Warning for Finance Secretary
Raising top rate of tax may hit revenue, says economist
Income taxes will be fixed on Thursday (photo by Terry Murden)
Raising the top rate of income tax from 45p to 50p may lead to a loss of revenue for the Scottish government, according to its chief economist.
Ministers asked Gary Gillespie to assess the impact of raising the additional tax rate and he concludes there is “significant revenue and policy risk” with any “substantial divergence” from the UK rate.
He says those in this tax bracket – earning more than £150,000 a year – are more mobile and have the means to reduce their tax liabilities, thereby negating the full benefit of adding 5p to the rate.

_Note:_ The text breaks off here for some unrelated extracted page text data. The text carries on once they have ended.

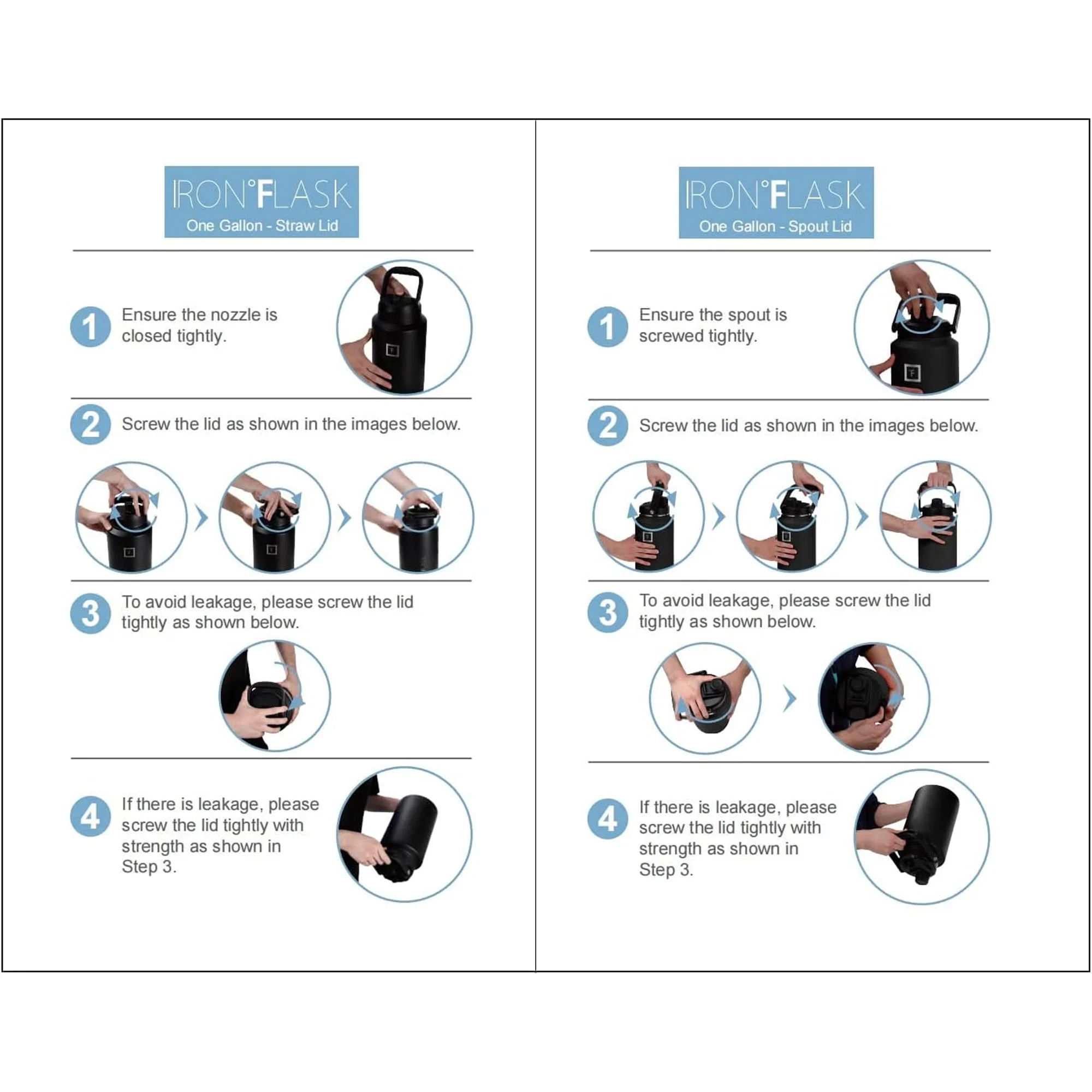 IRON°FLASK
One Gallon - Straw Lid

1 Ensure the nozzle is closed tightly.

2 Screw the lid as shown in the images below.

3 To avoid leakage, please screw the lid tightly as shown below.

4 If there is leakage, please screw the lid tightly with strength as shown in Step 3.

IRON°FLASK
One Gallon - Spout Lid

1 Ensure the spout is screwed tightly.

2 Screw the lid as shown in the images below.

3 To avoid leakage, please screw the lid tightly as shown below.

4 If there is leakage, please screw the lid tightly with strength as shown in Step 3.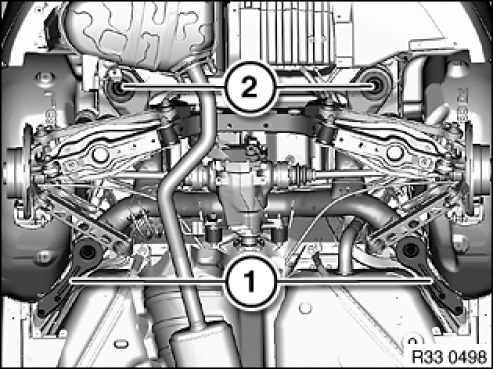 2

1

R33 0498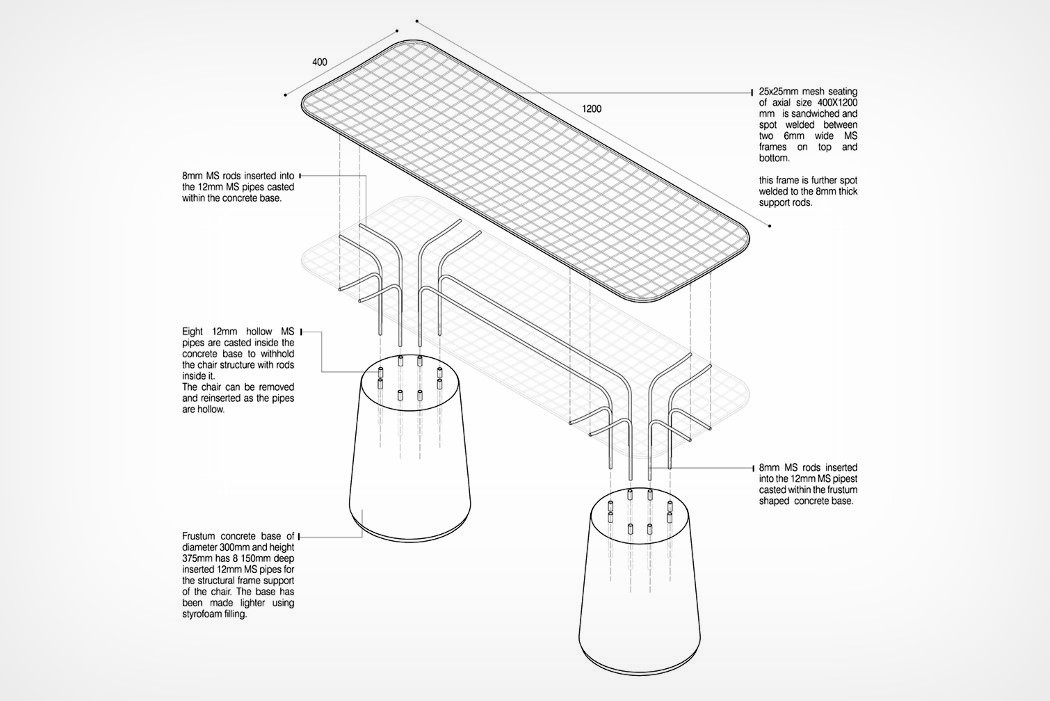 400

1200

25x25mm mesh seating of axial size 400X1200 mm is sandwiched and spot welded between two 6mm wide MS frames on top and bottom.

this frame is further spot welded to the 8mm thick support rods.

8mm MS rods inserted into the 12mm MS pipes casted within the concrete base.

Eight 12mm hollow MS pipes are casted inside the concrete base to withhold the chair structure with rods inside it.
The chair can be removed and reinserted as the pipes are hollow.

8mm MS rods inserted into the 12mm MS pipest casted within the frustum shaped concrete base.

Frustum concrete base of diameter 300mm and height 375mm has 8 150mm deep inserted 12mm MS pipes for the structural frame support of the chair. The base has been made lighter using styrofoam filling.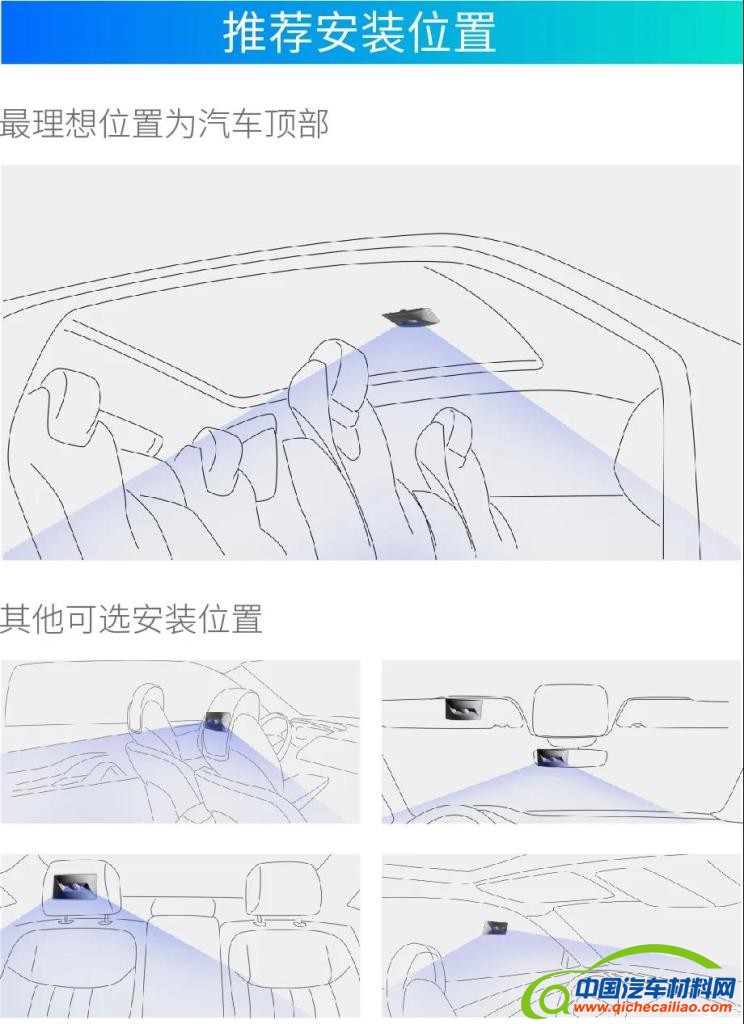 推荐安装位置

最理想位置为汽车顶部

其他可选安装位置

中国汽车材料网
www.qichecailiao.com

However, he suggests that ministers might get away with a smaller rise as taxpayers may not bother to make the same attempts at reducing their liabilities.
Mr Gillespie has published his assessment, informed by advice from the Council of Economic Advisers, on the eve of the Scottish Budget.
The report concludes there is likely to be significant revenue and policy risk associated with any substantial divergence from the equivalent rate in the rest of the UK, such as increasing the rate from 45p to 50p for incomes above £150,000. However, it also recognises that smaller changes could alleviate the risks identified.
Mr Gillespie said: “Earlier this year the First Minister asked the Council of Economic Advisers to advise on the potential impact of increasing the Additional Rate of Income Tax in Scotland to 50 per cent. Specifically our advice has considered behavioural impact, and options for mitigating any such behaviour.
“The analysis shows that Additional Rate taxpayers tend to be more mobile and have more opportunities to reduce their tax bill compared to those on lower incomes. As such, an increase in the Additional Rate is likely to generate a larger behavioural response than changes to the basic or higher rates.
“However our analysis also notes that a lower increase in the additional rate could mitigate the behavioural response and provide a greater opportunity to raise revenues.
“The report concludes that there is likely to be a revenue and policy risk associated with increases to the Additional Rate that result in a substantial divergence from the rest of the UK but that smaller changes could alleviate the risks identified.”
The paper updates the analysis published by the Scottish Government in March 2016 to incorporate new research and data and has been informed by technical advice and input from the Council of Economic Advisers.